5-1

 雨粒の弾ける音が、鬱陶しく耳をつんざく。

 ここ三日ほど、雨が続いている。工房を照らすのは、たまの雷と卓上ライトのみである。カーテンのない工房の窓から外の寒さが伝わって、足まで冷えてきた。

 樹に半ばやけくその電話をしてから、一週間が経った。

 作業台に並ぶのは、とうに固まった百を超える指の数々である。その全ては人差し指で、作った朗義ですら把握できないほどの僅かな差が形状に現れている。

 作れない。辰良の許しが得られるものとは何か、分からずに時間だけが過ぎてしまった。

 無駄にしているのは時間だけではない。もはや自負や信念も消えかかって、朗義の脳は今後の身の振り方を模索することでしか回らない。

 崩れたのは自分の手なのではないかと思う。

 つと、立ち並んだ指が次々と倒れた。朗義はそれをぼうっと眺めて、何故だろうと考えることも出来ぬままであった。転がる指が動きを止めた時にようやく、それが地震によるものだと理解した。地面が揺れたから、店が揺れて、工房も揺れて、耐えられなかった指が倒れたのだ。一階のドールたちは大丈夫だろうか。座らせているものは、問題ないだろうなと思った。

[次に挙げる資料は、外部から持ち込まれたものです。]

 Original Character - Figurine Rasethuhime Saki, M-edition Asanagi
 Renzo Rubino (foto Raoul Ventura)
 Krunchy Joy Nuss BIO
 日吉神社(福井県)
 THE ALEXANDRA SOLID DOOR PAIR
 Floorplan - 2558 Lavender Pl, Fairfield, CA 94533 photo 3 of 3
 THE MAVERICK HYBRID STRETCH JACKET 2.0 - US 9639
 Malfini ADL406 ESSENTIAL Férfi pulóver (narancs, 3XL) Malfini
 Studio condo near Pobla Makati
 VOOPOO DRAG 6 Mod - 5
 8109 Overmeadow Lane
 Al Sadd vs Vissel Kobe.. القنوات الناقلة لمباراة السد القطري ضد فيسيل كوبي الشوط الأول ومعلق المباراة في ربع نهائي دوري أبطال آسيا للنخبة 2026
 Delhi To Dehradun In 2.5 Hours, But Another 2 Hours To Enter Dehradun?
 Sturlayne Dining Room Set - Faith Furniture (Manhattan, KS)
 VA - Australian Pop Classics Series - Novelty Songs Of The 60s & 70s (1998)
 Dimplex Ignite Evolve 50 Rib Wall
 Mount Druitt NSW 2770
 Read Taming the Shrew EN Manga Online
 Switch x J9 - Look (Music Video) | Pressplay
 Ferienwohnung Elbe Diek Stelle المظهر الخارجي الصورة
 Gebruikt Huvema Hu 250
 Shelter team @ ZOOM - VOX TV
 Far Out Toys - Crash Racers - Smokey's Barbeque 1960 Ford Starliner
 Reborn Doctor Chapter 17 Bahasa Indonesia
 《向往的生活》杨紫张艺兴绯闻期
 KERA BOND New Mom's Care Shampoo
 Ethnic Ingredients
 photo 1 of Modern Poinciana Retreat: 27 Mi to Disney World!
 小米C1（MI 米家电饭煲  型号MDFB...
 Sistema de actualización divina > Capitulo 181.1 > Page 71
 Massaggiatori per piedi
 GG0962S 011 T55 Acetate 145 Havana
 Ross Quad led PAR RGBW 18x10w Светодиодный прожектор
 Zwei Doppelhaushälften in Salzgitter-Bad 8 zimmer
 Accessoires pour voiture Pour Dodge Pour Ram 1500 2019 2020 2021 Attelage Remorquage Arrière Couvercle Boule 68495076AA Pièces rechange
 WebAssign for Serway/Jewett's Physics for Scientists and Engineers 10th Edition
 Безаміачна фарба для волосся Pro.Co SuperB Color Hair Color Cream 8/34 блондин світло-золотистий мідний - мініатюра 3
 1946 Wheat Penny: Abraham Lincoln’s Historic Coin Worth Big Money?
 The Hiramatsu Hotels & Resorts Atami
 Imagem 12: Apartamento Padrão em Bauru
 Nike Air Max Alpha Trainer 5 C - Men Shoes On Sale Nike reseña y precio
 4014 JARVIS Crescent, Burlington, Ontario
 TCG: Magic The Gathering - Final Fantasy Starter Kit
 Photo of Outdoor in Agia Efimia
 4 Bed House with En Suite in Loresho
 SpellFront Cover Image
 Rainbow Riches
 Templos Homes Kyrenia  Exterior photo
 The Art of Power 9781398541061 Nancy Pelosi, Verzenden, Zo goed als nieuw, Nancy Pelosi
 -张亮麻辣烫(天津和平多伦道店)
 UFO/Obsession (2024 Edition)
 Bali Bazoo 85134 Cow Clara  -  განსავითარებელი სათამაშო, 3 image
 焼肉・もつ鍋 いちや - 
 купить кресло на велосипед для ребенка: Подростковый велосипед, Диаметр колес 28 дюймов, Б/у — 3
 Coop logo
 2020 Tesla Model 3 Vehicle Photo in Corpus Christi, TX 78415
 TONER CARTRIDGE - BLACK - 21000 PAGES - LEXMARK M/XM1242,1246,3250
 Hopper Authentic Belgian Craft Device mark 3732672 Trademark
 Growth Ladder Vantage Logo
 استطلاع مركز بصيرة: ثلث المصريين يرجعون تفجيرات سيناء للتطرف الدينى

「師匠、地震大丈夫っすか。一階は全員無事なのを確認済みっす」

「そうか」

 久しぶりの会話で、咳き込んでしまった。喉が渇き切って、声すら上手く出せない。粘土の粉がいくら舞おうが、いつしか咳も出なくなっていた。

 唾液を飲み込んで、言い直す。「そうか。よかった」

「……師匠、一回寝るべきっす。このまま続けたっていいことないっすよ」

 この一週間、ほぼ寝ていないことは関係ない。すり減った神経はそのまま心を蝕んで、朗義をポジティブにさせることはない。同じようで少し違う人差し指は、それこそゲームの神経衰弱を想起させる。これを全く無意味な思考だと、思うことは出来た。

「……うん」

「一時間だけ、とかなしっすよ。起きるまで泥のように寝るっす。ほら」

 見かねた丹尾が、朗義に肩を貸す。朗義の高い背は腰と膝が折れ曲がることにより、丹尾の低い身長と見事に合致した。ほぼ全体重をかけられた丹尾は、全身の力を振り絞って一歩、また一歩と朗義をすぐそこのベッドまで運んでいく。